German coalition talks breakthrough over migrants’ relatives issue
The centre-left Social Democrats are seeking to revisit compromises with the Union bloc on some issues already reached in preliminary talks in order to make them more palatable to their membership.
The prospective partners in Chancellor Angela Merkel’s next government have made a breakthrough in coalition talks over migrants’ right to bring close relatives to Germany.
Mrs Merkel’s conservative Union bloc and the centre-left Social Democrats hope to conclude coalition talks on Sunday. The Social Democrats are seeking to revisit compromises on some issues already reached in preliminary talks in order to make them more palatable to their membership.
Those include whether close relatives can join migrants with a status below full asylum. At present they cannot, but the current rule on this expires in mid-March. The two sides agreed that, from August, a maximum of 1,000 relatives should be let in per month, plus people who can be admitted under existing rules for hardship cases.
That is largely in line with a preliminary agreement that was considered a success for conservatives.
Interior minister Thomas de Maiziere, a member of Mrs Merkel’s party, called the agreement a “clever and balanced compromise” that will allow Germany to “fulfil humanitarian responsibilities for families in need”, without being overwhelmed with newcomers.

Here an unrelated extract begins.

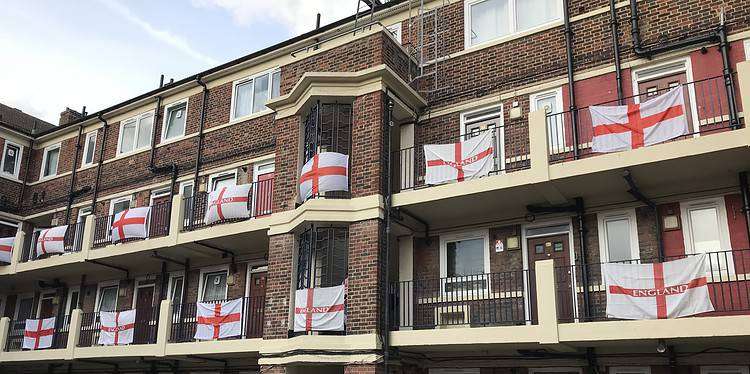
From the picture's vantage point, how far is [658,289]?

Volker Kauder, the head of Mrs Merkel’s Union bloc in parliament, said the conservatives’ plans on migration had prevailed and “we are satisfied with this solution”.
However, the head of the Social Democrats’ youth wing, Kevin Kuehnert, who has been leading a campaign within the party against forming a new coalition with Mrs Merkel and who has been pushing for more lax migrant regulations, told the RND media group he was not satisfied with the compromise.
At the moment, he said, it is “completely unclear” how many hardship cases would be approved.
Once a coalition agreement is finalised, the Social Democrats’ full membership needs to approve it before the new government can be formed.
Fuelling sceptics’ concerns, Alexander Dobrindt, a top member of the Christian Social Union, the Bavaria-only sister party to Mrs Merkel’s Christian Democratic Union, which takes a hard line on migration, called the agreement “a key element to further limiting immigration” because it did not redraw the existing regulations for hardship cases.
He said: “We must not overstretch the ability of our country to integrate” newcomers.